Serge Cometti a 35 ans d’expérience automobile chez des Constructeurs, Groupes de Distribution, Réseau National Après-Ventes, Location longue durée,  Conseil et Formation, en Europe, Amérique du Sud et Maghreb dans des fonctions de Directeur Sales &Marketing, Directeur Général. Il s’est spécialisé il y a 10 ans dans l’électromobilité et les nouvelles mobilités. À ce titre, il a créé en 2020 une société avec laquelle il a lancé en France comme importateur trois marques de véhicules électriques, MG, Aiways et MAXUS. Il intervient dorénavant en tant que conseil auprès de grands groupes européens.

Renault a longtemps été un acteur majeur dans l’industrie automobile mondiale, notamment en Russie. Pouvez-vous expliquer comment cette position a évolué ces dernières années, particulièrement avec les événements récents, comme la guerre en Ukraine ?
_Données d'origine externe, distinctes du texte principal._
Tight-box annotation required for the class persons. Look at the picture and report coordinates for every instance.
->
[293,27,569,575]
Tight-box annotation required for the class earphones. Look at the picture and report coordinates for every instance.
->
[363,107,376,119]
Renault a effectivement eu une position dominante sur le marché russe, surtout grâce à son partenariat avec Lada. Ensemble, ils représentaient environ 50 % des ventes automobiles dans le pays. C’était un marché crucial pour le groupe, et cela a contribué à la domination de Renault-Nissan sur la scène mondiale en 2017 et 2018. Cependant, la guerre en Ukraine a bouleversé cette dynamique. Avec l’escalade du conflit et les sanctions internationales, Renault a cédé toutes ses activités en Russie pour un montant symbolique de 1 €. Cette vente a marqué la fin de l’ère européenne dans l’industrie automobile russe. Depuis, ce sont les constructeurs chinois qui ont pris le relais. Ils se sont rapidement implantés en Russie, en utilisant les anciens réseaux de concessionnaires occidentaux dont Renault pour distribuer leurs véhicules. La majorité des voitures vendues aujourd’hui en Russie sont d’origine chinoise, soit importées, soit partiellement assemblées localement dans des usines reprises ou construites par ces nouveaux acteurs, en particulier dans les anciennes d’Asie Centrale.

Vous avez mentionné une forte présence chinoise sur le marché automobile russe. Quelle est la situation de l’industrie automobile russe elle-même après ces bouleversements ?
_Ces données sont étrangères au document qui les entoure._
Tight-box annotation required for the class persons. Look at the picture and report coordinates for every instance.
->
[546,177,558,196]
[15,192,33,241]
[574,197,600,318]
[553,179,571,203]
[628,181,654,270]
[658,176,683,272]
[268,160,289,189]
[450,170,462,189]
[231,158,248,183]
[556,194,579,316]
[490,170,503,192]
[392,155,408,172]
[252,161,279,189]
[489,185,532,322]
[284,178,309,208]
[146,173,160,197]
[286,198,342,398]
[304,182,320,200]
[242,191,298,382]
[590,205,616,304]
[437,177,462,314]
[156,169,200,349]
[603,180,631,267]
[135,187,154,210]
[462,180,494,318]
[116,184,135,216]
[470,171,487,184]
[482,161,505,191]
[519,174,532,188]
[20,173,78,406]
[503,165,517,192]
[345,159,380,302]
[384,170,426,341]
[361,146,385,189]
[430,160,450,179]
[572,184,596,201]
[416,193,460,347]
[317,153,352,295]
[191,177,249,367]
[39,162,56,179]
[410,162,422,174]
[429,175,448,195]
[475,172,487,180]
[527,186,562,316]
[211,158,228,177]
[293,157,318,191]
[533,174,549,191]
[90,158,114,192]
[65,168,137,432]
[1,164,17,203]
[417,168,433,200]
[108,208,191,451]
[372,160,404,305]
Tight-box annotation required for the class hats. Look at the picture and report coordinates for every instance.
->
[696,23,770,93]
L’industrie automobile russe a connu une lente érosion depuis la chute de l’Union soviétique. Il y a eu une tentative de revitalisation avec l’aide des constructeurs européens, mais cette phase est désormais terminée. L’industrie locale a été largement supplantée par des importations, principalement chinoises. En fait, ce que font les constructeurs chinois, c’est qu’ils concluent des accords pour assembler des véhicules directement dans des pays de l’ex-Union soviétique, comme le Kazakhstan et l’Ouzbékistan. Ils envoient des kits à assembler sur place, ce qui permet d’éviter des droits de douane tout en ajoutant une valeur locale. Quant à la Russie, je ne saurais dire exactement si les usines locales fonctionnent encore ou non. Mais une chose est sûre, l’industrie automobile russe, telle qu’on la connaissait, n’existe plus réellement. C’est aujourd’hui un marché où dominent les importations et les produits chinois.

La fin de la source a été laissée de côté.